Dated Changed: 2021-10-21

## Import Packages

In [1]:
import sys
# sys.path.insert(0, '../../IDEaSv2')

In [2]:
import pandas as pd
import numpy as np
import os
import pickle
import matplotlib.pyplot as plt
import seaborn as sns
import neurokit2 as nk
from scipy.stats import skew, kurtosis, iqr

from sklearn.preprocessing import LabelEncoder
from sklearn.ensemble import RandomForestClassifier
from sklearn.preprocessing import StandardScaler, MinMaxScaler, RobustScaler
from sklearn.model_selection import KFold, train_test_split
from sklearn.metrics import classification_report
from feat_functions.main_utils import *

In [3]:
from biosppy import tools as st

### Imputing EEG

In [4]:
def clean_eeg(signal=None, sampling_rate=256.):

    # Butterworth filter
    b, a = st.get_filter(ftype='butter',
                         band='highpass',
                         order=8,
                         frequency=4,
                         sampling_rate=sampling_rate)

    aux, _ = st._filter_signal(b, a, signal=signal, check_phase=True, axis=0)

    # low pass filter
    b, a = st.get_filter(ftype='butter',
                         band='lowpass',
                         order=16,
                         frequency=40,
                         sampling_rate=sampling_rate)

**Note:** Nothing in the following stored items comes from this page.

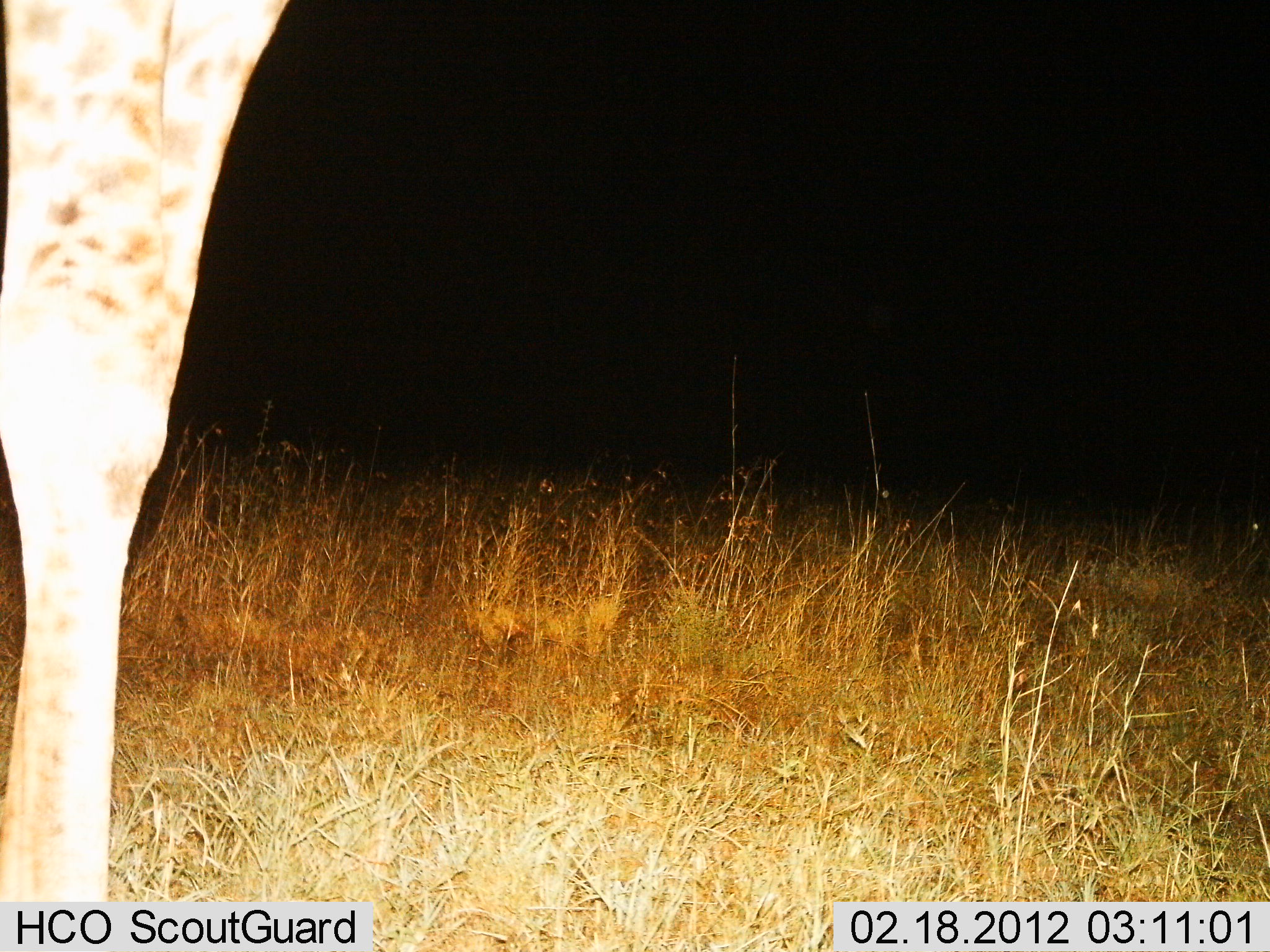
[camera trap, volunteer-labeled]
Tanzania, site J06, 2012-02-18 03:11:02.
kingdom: Animalia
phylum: Chordata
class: Mammalia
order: Artiodactyla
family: Giraffidae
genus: Giraffa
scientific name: Giraffa camelopardalis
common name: giraffe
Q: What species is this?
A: Giraffe (Giraffa camelopardalis).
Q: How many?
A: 1.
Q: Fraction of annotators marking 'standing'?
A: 90%.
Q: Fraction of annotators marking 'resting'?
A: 0%.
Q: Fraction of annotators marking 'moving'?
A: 10%.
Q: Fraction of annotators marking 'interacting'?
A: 0%.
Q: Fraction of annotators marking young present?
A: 0%.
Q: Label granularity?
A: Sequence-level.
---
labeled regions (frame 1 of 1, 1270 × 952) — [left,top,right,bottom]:
animal: [0,0,332,905]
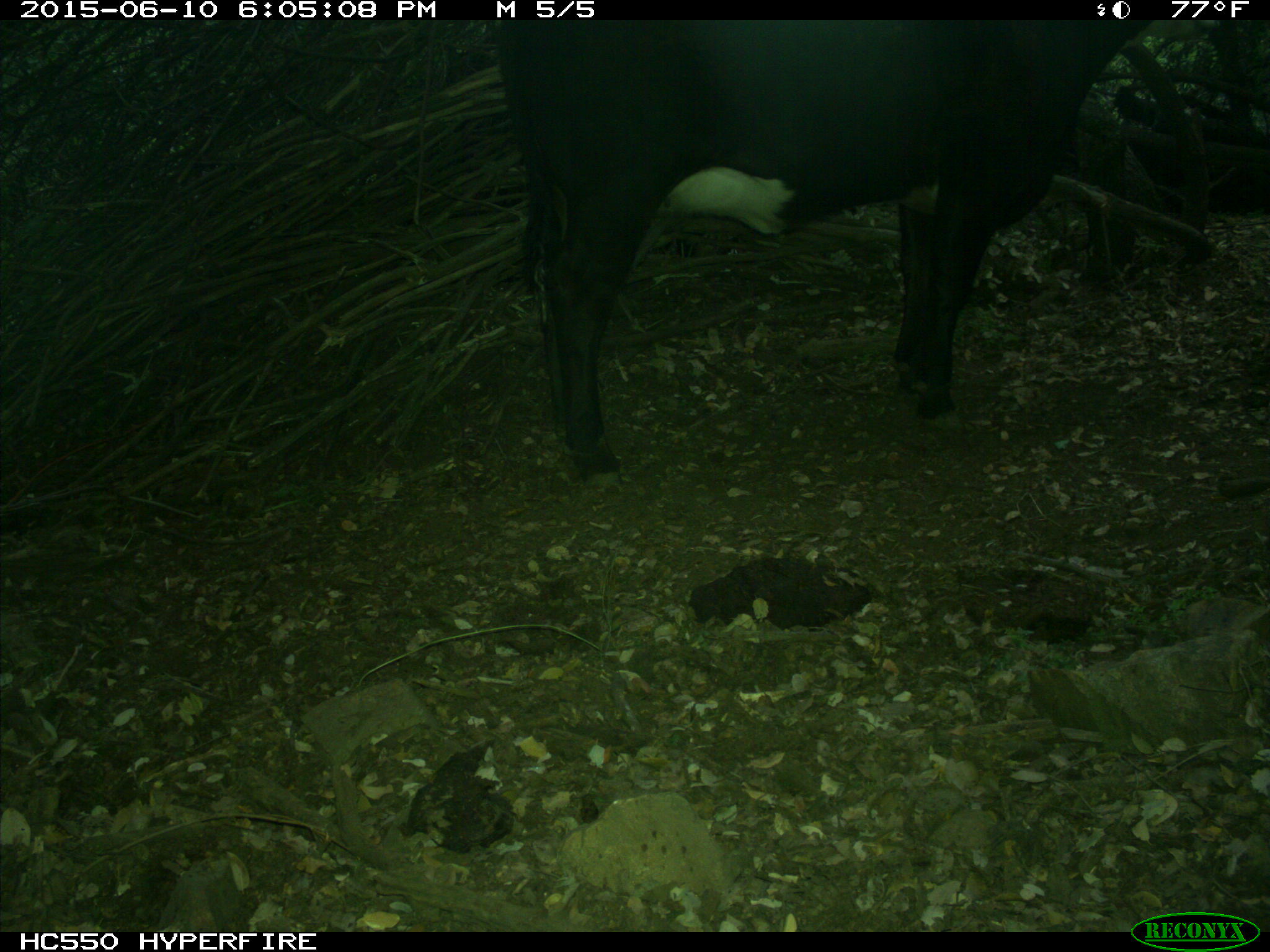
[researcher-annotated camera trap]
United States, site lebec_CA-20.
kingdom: Animalia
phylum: Chordata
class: Mammalia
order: Artiodactyla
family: Bovidae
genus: Bos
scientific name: Bos taurus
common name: domestic cow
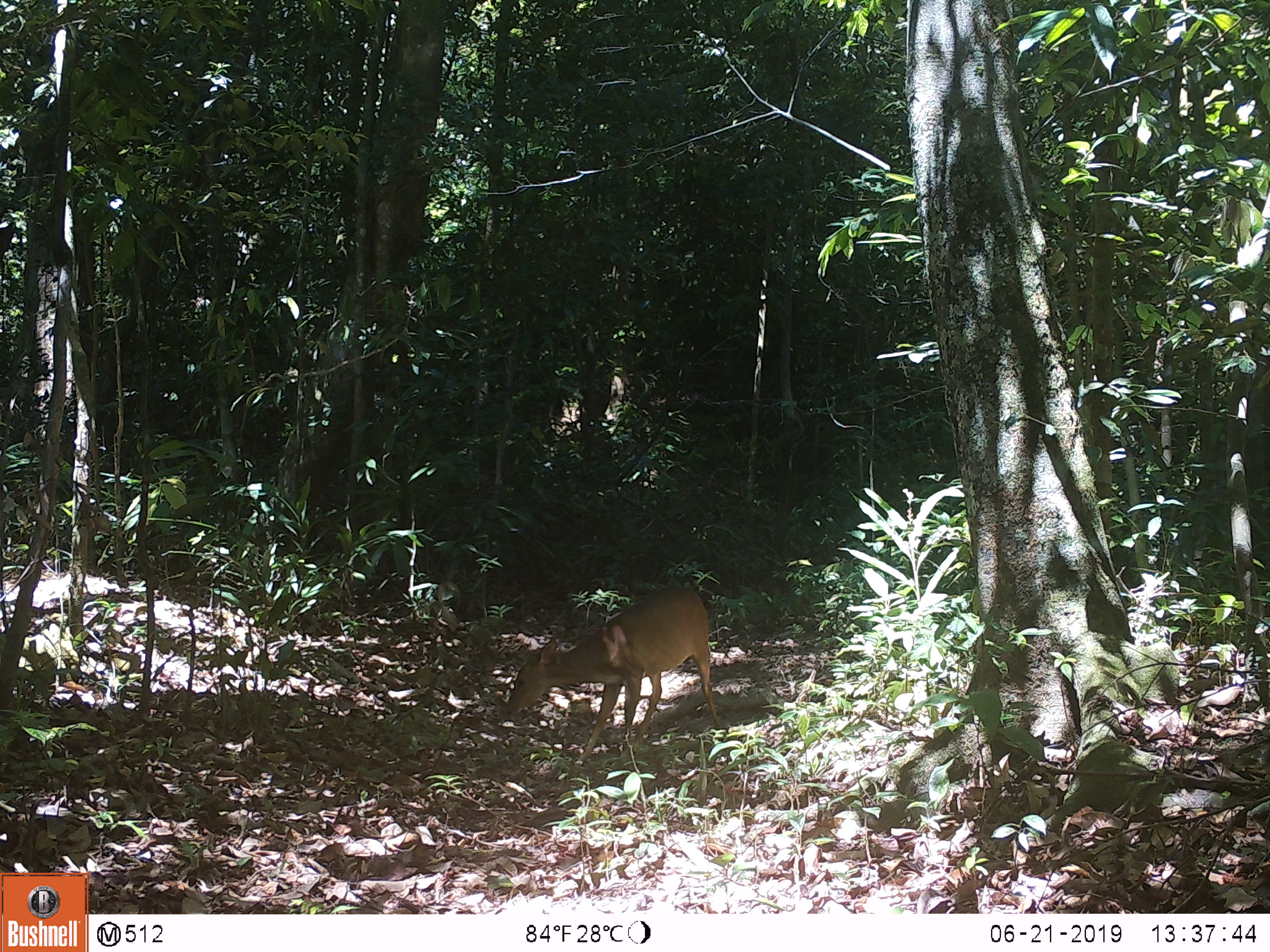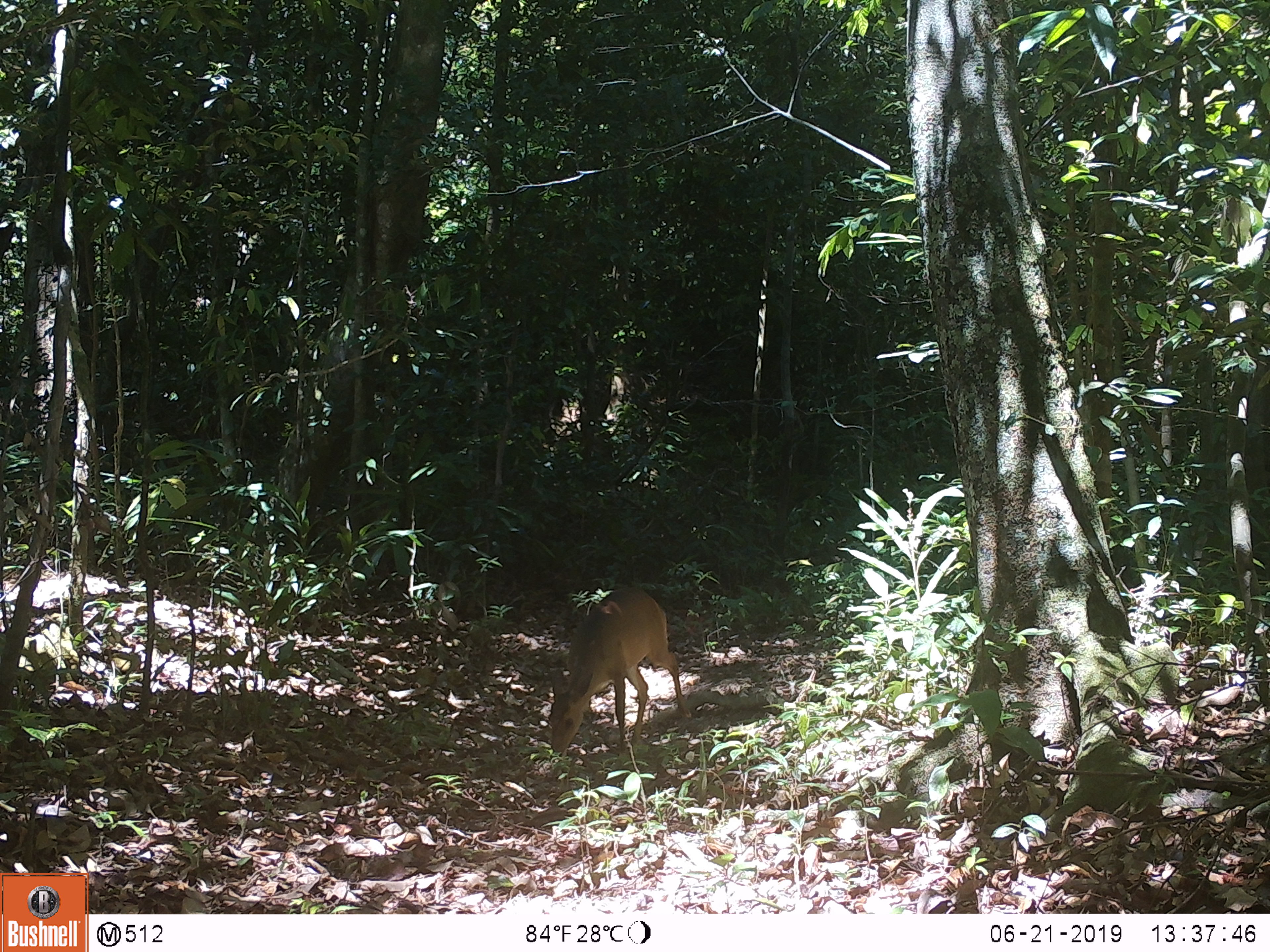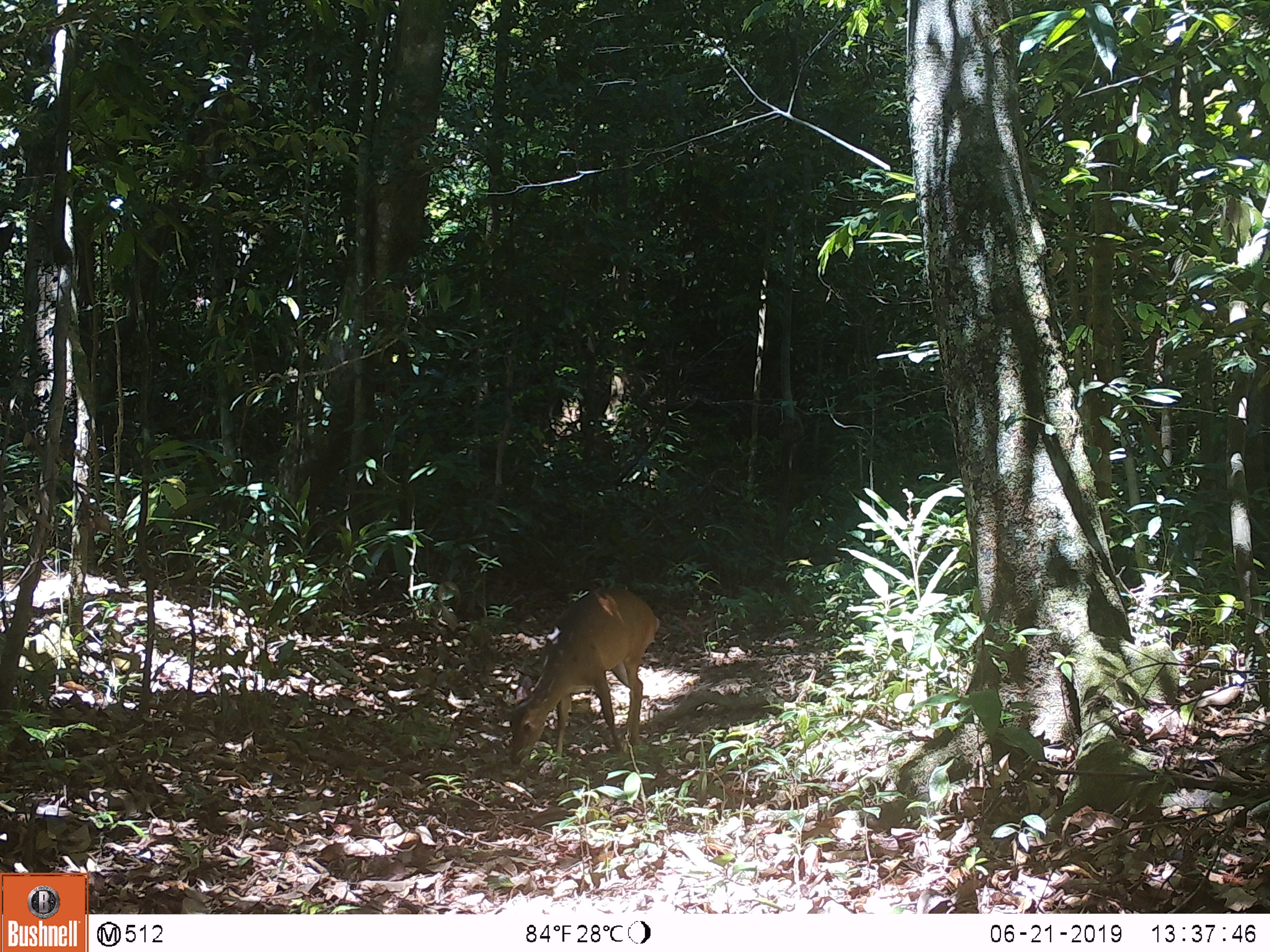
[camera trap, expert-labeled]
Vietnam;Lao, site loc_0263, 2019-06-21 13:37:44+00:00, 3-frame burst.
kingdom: Animalia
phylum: Chordata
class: Mammalia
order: Artiodactyla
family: Cervidae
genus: Muntiacus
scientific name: Muntiacus vuquangensis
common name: large-antlered muntjac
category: large antlered muntjac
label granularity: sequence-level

    filtered, _ = st._filter_signal(b, a, signal=aux, check_phase=True, axis=0)

    return filtered

In [11]:
# fixing flaw of missing values in ECG that will be dropped in above case but ideally should not be dropped.
main_path = r"X:\IDEaS\Full\August_31_2022\MatBII"

eeg_sample_rt = 256
subjects_id = os.listdir(main_path)
exp_id = ['exp_0', 'exp_1', 'exp_2', 'exp_3']
rd_cols = ['Timestamp', 'TP9', 'AF7', 'AF8', 'TP10']

for sub_id in range(len(subjects_id)):
    
    subject_path = os.path.join(main_path, subjects_id[sub_id])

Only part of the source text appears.